Munich changed history
What really happened is that a little known 17-year-old called Pele stole the glory for Brazil in that tournament. But had it not been for the tragedy of the Munich Air Disaster, Edwards would surely have been the star for England. When we lost Duncan and his team mates, the course of history was changed not just for Manchester United but England too.
Skipper Roger Byrne was already the best full-back in the country. Wing-half Eddie Coleman from Salford was an emerging star. Centre forward Tommy Taylor and left winger David Pegg had already been capped by England. Centre half Mark Jones had also been a member of the international squad and fullback Geoff Bent was also English. Irishman Liam Whelan was the only Babe who died in the crash not eligible to play for England.
When Murphy, a tough wartime army instructor, broke down in a corridor at the Rechts der Isar Hospital and sobbed, he wept for all the Babes. But everyone knew it was the loss of Big Duncan that left him most stricken.
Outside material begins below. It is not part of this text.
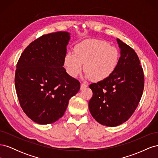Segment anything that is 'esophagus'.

And Charlton knew why, explaining: “Duncan had everything. He had strength and character that just spilled out of him on the field. I’m absolutely sure that if his career had had a decent span he would have proved himself the greatest player we had ever seen.
Duncan could do anything
“Yes, I know the great players – Pele, Maradona, Best, Law, Greaves and my great favourite Alfredo di Stefano – but my point was that he was better in every phase of the game. If you asked such players as Stanley Matthews and Tom Finney about Duncan their answers were always the same: they had seen nothing like him.
“Duncan could do anything. If the goalkeeper kicked the ball downfield, he would be heading it, if there was a corner kick he would be knocking the ball in, and if someone was running through he would be the one to dispossess him. So many times he made the rest of us feel like pygmies.”
As a filmmaker and journalist I have interviewed many greats from yesteryear who agreed with Murphy and Sir Bobby, including Welsh winger Cliff Jones, who teamed up with both Charlton and Edwards in an Army team.
“Imagine playing in a team with Charlton and Edwards”, was how Jones started that conversation.
Jones, a double winner with Spurs in 1961, and a star of the Wales team Murphy managed in the 1958 World Cup said: “There was no doubt about it, Duncan Edwards was the greatest of all time.”
It is sad that there is limited match video to remind us just how great Duncan was. But now at last we have an oasis of memorabilia in his hometown of Dudley that enshrines some rare and wonderful memories of the man Jimmy Murphy and many others insisted was the greatest of all time.